══ Brano di lettura ══
La fase che, dopo gli avvenimenti del 68/69, ha visto crescere ed affermarsi un nuovo gruppo dirigente che ha interpretato con consapevolezza una nuova fase politico-amministrativa restituendo al Comune e alla parte pubblica un ruolo che in precedenza era stato coperto dalla fabbrica, si è troppo presto esaurita e la città, anziché cercare al proprio interno nuove energie ed esprimere direttamente una propria rappresentanza in sede istituzionale, è ritornata alla delega ed ha ricercato nuovamente all’interno della fabbrica (che ormai non c’era più) la soluzione ai propri problemi. È ritornata in auge ed ha acceso nuovi entusiasmi l’idea di una pianificazione dei problemi affidata ad un demiurgo esterno al quale affidare le sorti della città. Questo ha impedito l’emergere e l’affermarsi di una classe dirigente indigena in grado di assumersi le proprie responsabilità e di progettare il futuro della propria città coinvolgendo le varie espressioni della società civile senza delegare ad altri le proprie responsabilità e poteri decisionali in bianco.
La mancanza di attrattività dei servizi presenti in città, la totale mancanza di strutture ricettive, unitamente all’esodo massiccio dell’élite culturale verso opportunità più appaganti, hanno segnato il declino della città, che economicamente vive di un dignitoso artigianato e che vede un massiccio esodo di gran parte della propria forza lavoro verso centri più dinamici e produttivi. Ben pochi s’impegnano in una attività politica, dal momento che ogni scelta amministrativa viene accolta passivamente senza alcun dibattito, anzi nell’indifferenza della comunità, quando non siano toccati interessi particolari.
Che la città stia vivendo un progressivo decadimento non può essere negato da alcuno. Non può che essere così quando si chiude un ciclo storico, se non s’innestano nuove dinamiche. Non è vero che sia bello vivere a Valdagno, come si vuol far credere perché è una città fondamentalmente triste, ripiegata su se stessa, anche sotto l’aspetto religioso, anche se non mancano iniziative private peraltro circoscritte. Noi vogliamo fare integrazione con Schio; ma che motivi possono avere i nostri vicini per venire da noi?
Ricordare perché?
═══
### Esercizi da svolgere
- 1) Riscrivi il passo del brano su Valdagno da "La mancanza di" a "toccati interessi particolari.".
- 2) Riprendi il brano su Valdagno dal punto in cui si ferma e proseguilo, per favore.
══ Materiale estratto ══
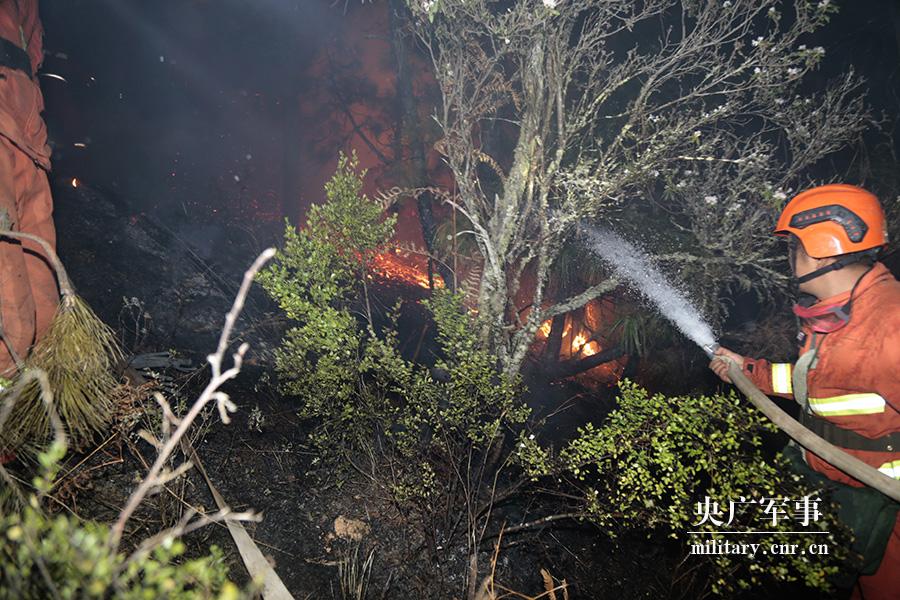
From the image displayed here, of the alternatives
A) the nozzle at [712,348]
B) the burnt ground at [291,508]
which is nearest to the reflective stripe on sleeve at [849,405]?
the nozzle at [712,348]

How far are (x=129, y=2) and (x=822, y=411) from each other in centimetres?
2578

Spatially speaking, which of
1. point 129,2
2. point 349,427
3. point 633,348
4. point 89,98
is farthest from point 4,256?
point 129,2

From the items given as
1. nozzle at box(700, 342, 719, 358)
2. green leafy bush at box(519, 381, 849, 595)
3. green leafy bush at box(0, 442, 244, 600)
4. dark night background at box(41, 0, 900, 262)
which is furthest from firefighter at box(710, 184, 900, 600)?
dark night background at box(41, 0, 900, 262)

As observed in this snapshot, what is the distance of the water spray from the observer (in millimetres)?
2857

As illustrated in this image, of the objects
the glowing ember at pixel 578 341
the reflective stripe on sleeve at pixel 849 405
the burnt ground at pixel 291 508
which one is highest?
the glowing ember at pixel 578 341

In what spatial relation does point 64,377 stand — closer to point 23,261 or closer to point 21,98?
point 23,261

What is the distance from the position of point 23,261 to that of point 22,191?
2.31 feet

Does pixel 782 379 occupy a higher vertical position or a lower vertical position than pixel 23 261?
higher

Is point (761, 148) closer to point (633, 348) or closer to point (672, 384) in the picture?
point (633, 348)

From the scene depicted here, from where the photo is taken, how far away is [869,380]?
9.88ft

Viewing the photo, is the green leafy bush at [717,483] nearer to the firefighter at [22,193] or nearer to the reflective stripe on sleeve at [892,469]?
the reflective stripe on sleeve at [892,469]

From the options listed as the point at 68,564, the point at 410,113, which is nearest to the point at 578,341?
the point at 410,113

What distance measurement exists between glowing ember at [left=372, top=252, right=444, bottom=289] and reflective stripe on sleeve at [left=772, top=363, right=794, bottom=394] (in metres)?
10.00

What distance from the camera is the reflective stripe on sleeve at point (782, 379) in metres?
3.56
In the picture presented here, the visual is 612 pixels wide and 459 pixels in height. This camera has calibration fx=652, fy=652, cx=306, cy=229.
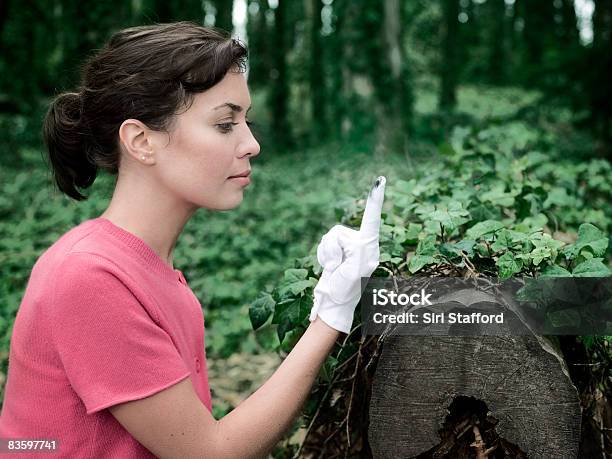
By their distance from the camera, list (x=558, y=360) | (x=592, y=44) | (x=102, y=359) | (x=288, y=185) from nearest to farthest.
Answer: (x=102, y=359) < (x=558, y=360) < (x=592, y=44) < (x=288, y=185)

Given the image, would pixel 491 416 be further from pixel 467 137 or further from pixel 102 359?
pixel 467 137

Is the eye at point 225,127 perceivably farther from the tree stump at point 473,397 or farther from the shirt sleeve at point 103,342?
the tree stump at point 473,397

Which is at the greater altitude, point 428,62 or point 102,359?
point 102,359

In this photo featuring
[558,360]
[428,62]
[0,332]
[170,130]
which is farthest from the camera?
[428,62]

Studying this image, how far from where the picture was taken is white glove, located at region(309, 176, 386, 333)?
1.56m

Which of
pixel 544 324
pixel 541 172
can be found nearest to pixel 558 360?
pixel 544 324

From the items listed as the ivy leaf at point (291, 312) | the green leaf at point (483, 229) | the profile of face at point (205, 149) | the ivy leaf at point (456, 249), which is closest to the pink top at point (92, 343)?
the profile of face at point (205, 149)

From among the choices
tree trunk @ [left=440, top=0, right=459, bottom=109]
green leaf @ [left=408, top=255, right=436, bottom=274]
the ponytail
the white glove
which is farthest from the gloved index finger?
tree trunk @ [left=440, top=0, right=459, bottom=109]

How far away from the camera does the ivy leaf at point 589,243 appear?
172 centimetres

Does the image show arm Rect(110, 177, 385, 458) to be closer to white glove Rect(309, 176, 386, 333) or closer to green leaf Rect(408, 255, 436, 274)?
white glove Rect(309, 176, 386, 333)

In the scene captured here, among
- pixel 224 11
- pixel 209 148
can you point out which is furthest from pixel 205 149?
pixel 224 11

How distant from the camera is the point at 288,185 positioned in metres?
9.06

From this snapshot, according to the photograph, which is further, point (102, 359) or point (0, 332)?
point (0, 332)

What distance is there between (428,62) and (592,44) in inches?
890
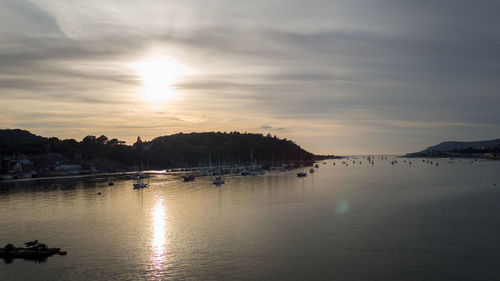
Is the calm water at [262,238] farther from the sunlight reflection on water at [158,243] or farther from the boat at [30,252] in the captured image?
the boat at [30,252]

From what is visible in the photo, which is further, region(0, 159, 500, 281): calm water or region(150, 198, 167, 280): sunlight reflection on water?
region(150, 198, 167, 280): sunlight reflection on water

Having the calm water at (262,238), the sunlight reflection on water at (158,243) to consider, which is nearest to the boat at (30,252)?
the calm water at (262,238)

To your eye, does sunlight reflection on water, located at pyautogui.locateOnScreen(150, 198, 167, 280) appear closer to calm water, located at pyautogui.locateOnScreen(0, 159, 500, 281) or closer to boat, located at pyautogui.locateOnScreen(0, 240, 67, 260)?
calm water, located at pyautogui.locateOnScreen(0, 159, 500, 281)

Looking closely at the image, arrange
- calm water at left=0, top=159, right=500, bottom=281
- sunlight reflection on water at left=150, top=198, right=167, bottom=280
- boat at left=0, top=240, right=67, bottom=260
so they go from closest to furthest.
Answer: calm water at left=0, top=159, right=500, bottom=281 < sunlight reflection on water at left=150, top=198, right=167, bottom=280 < boat at left=0, top=240, right=67, bottom=260

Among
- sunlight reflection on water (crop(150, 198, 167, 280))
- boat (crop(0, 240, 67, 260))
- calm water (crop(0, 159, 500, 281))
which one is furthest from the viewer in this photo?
boat (crop(0, 240, 67, 260))

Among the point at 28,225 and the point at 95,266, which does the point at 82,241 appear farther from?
the point at 28,225

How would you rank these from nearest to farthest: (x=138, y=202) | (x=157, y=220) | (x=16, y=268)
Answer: (x=16, y=268), (x=157, y=220), (x=138, y=202)

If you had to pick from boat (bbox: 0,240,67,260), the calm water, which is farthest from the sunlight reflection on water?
boat (bbox: 0,240,67,260)

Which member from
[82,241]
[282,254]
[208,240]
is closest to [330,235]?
[282,254]
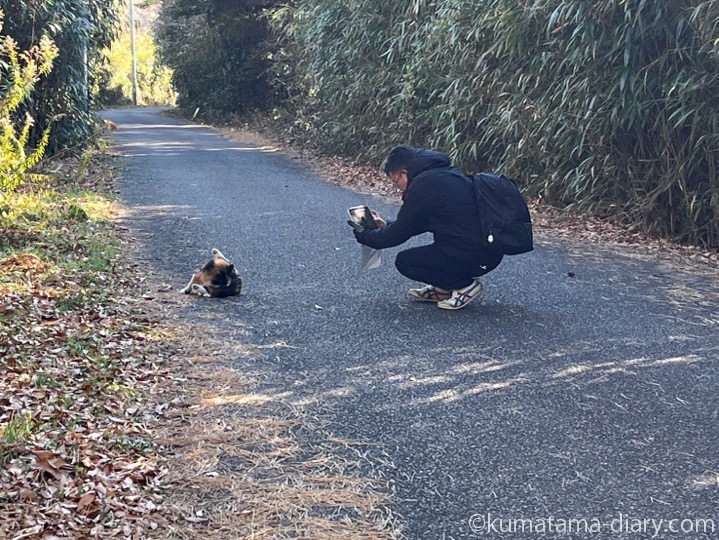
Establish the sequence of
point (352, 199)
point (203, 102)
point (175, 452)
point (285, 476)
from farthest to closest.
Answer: point (203, 102) < point (352, 199) < point (175, 452) < point (285, 476)

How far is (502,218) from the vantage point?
5387 millimetres

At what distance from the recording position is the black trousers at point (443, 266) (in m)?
5.56

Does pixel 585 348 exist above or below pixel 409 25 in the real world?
below

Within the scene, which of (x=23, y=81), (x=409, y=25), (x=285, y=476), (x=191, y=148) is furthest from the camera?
(x=191, y=148)

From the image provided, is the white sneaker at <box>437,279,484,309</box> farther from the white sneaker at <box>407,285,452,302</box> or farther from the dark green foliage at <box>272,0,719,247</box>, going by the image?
the dark green foliage at <box>272,0,719,247</box>

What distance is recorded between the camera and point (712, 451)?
3502 mm

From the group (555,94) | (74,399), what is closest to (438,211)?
(74,399)

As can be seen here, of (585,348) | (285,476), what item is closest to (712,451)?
(585,348)

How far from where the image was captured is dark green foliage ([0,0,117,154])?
37.7 ft

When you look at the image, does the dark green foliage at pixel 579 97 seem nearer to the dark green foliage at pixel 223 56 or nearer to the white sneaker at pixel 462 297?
the white sneaker at pixel 462 297

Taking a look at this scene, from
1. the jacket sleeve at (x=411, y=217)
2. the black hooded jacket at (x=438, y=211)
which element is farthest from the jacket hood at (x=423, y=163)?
the jacket sleeve at (x=411, y=217)

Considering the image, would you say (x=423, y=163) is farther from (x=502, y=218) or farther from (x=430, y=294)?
(x=430, y=294)

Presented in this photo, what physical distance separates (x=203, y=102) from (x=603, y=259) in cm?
2387

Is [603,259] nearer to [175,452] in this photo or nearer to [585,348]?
[585,348]
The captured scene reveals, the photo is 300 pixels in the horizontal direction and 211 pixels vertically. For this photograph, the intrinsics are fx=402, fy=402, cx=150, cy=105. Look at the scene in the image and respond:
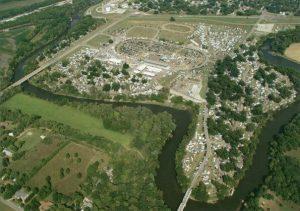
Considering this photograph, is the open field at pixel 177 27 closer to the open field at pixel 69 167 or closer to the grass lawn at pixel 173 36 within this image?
the grass lawn at pixel 173 36

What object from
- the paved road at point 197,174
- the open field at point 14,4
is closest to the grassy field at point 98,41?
the open field at point 14,4

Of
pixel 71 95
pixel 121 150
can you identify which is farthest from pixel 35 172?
pixel 71 95

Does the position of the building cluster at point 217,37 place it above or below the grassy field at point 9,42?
above

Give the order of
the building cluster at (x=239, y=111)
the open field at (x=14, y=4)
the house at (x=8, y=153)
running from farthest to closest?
1. the open field at (x=14, y=4)
2. the house at (x=8, y=153)
3. the building cluster at (x=239, y=111)

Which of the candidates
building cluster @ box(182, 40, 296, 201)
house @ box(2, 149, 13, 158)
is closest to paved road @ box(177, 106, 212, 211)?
building cluster @ box(182, 40, 296, 201)

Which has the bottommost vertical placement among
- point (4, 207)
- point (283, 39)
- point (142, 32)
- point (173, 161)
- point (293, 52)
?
point (4, 207)

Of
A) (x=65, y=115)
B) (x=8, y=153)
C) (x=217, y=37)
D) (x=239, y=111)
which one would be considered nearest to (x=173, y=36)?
(x=217, y=37)

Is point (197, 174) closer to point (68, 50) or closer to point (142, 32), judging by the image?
point (68, 50)
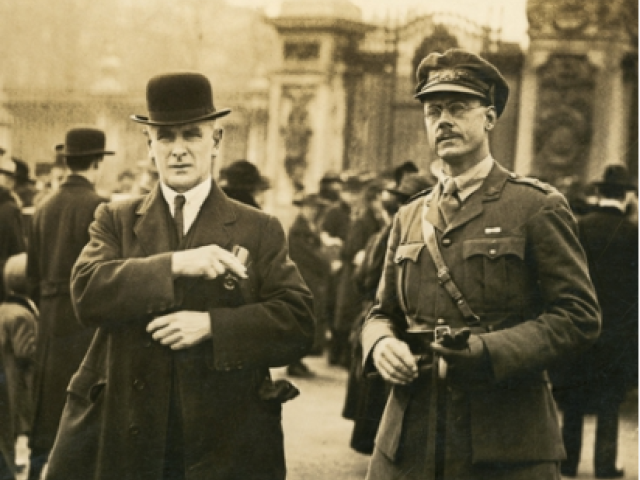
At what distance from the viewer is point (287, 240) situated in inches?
191

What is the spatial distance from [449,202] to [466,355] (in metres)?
0.50

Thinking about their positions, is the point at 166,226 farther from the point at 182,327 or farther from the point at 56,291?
the point at 56,291

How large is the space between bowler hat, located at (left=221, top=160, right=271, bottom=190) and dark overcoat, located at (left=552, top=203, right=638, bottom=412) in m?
1.72

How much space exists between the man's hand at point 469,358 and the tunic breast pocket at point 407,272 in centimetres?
25

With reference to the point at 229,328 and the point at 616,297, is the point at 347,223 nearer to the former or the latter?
the point at 616,297

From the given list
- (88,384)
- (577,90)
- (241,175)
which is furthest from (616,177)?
(88,384)

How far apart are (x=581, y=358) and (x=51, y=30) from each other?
2.87 metres

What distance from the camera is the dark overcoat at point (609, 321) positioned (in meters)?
4.57

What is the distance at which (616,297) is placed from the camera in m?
4.58

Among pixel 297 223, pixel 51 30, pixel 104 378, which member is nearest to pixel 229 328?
pixel 104 378

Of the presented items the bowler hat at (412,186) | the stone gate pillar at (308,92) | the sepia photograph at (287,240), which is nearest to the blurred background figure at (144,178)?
the sepia photograph at (287,240)

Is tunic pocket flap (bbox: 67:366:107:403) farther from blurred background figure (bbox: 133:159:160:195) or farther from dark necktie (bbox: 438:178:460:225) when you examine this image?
blurred background figure (bbox: 133:159:160:195)

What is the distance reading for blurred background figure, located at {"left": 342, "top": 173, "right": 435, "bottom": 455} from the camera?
496cm

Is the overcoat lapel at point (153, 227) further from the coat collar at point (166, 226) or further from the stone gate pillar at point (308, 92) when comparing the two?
the stone gate pillar at point (308, 92)
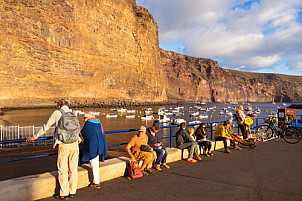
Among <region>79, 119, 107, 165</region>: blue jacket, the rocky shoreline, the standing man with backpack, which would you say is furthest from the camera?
the rocky shoreline

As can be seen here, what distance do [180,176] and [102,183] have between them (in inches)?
83.5

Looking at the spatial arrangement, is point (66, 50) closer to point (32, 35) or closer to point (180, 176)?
point (32, 35)

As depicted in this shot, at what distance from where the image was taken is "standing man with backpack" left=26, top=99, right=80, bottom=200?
13.9ft

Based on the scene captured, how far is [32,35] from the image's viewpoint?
69.3 m

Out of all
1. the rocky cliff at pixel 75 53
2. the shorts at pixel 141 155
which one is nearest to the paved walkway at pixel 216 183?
the shorts at pixel 141 155

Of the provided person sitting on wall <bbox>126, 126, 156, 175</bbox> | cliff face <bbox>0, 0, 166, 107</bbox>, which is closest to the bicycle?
person sitting on wall <bbox>126, 126, 156, 175</bbox>

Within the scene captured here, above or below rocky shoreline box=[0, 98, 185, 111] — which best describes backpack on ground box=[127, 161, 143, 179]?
below

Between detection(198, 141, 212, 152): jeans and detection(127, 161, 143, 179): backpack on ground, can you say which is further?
detection(198, 141, 212, 152): jeans

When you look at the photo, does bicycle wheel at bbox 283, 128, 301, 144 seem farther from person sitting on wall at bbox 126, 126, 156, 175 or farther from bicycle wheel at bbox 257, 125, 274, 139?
person sitting on wall at bbox 126, 126, 156, 175

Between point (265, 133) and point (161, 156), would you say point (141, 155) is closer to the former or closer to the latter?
point (161, 156)

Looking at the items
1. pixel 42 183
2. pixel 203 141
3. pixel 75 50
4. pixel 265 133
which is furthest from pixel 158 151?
pixel 75 50

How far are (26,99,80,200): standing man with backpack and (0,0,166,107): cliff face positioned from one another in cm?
6996

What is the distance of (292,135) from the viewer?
35.1 feet

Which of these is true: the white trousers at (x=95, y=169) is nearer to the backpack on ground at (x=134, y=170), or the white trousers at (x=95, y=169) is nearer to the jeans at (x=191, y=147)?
the backpack on ground at (x=134, y=170)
═══
### Risultati dell'esercizio
- 1)
La mancanza di attrattività dei servizi presenti in città, la totale mancanza di strutture ricettive, unitamente all’esodo massiccio dell’élite culturale verso opportunità più appaganti, hanno segnato il declino della città, che economicamente vive di un dignitoso artigianato e che vede un massiccio esodo di gran parte della propria forza lavoro verso centri più dinamici e produttivi. Ben pochi s’impegnano in una attività politica, dal momento che ogni scelta amministrativa viene accolta passivamente senza alcun dibattito, anzi nell’indifferenza della comunità, quando non siano toccati interessi particolari.

- 2)
La Marzotto se ne è andata, ma ha lasciato notevoli risorse inutilizzate. Degli spazi, anzitutto. La grande fabbrica di Valdagno è in gran parte vuota. È possibile che pubblico e privato insieme pensino a qualcosa di nuovo su questo problema? Per dove passa il rilancio delle scuole superiori? È soltanto questione di edifici da utilizzare meglio?
Ricordare, ricostruire (celebrare?) i quarant’anni dal 19 aprile può essere perciò l’occasione per fare i conti con la nostra storia, aprire un dibattito, come si dice, a 360 gradi guardandoci dentro con sincerità e coraggio. Ma forse sarebbe meglio distaccarci anche dal mito del 19 aprile, alle cui gesta hanno contribuito più le spinte esterne che le iniziative delle forze valdagnesi e recuperare le motivazioni forti che hanno sostenuto l’azione più coordinata e consapevole della maestranze della Marzotto, del Sindacato e dell’Amministrazione Comunale nelle vicende del 1969 per ricercare nel tessuto civile della città (non più all’interno della fabbrica) la volontà, le energie e le spinte per progettare, senza ripiegamenti su un passato, che non tornerà più, il futuro di Valdagno.
Ciò sarà possibile solo se ci sarà la capacità di ripensare non solo al ruolo di Valdagno-città ma di vedere e capire il contesto territoriale e socio-economico all’interno del quale Valdagno è inserita. Ciò significa interagire con gli altri Comuni della Vallata, con Montecchio Maggiore, con la valle di Chiampo, con Schio, Malo e gli altri Comuni confinanti.
E significa anche riagganciare i rapporti con la Provincia, la Regione, e con quanti hanno compiti programmatori e decisionali che possono coinvolgere Valdagno e la vallata.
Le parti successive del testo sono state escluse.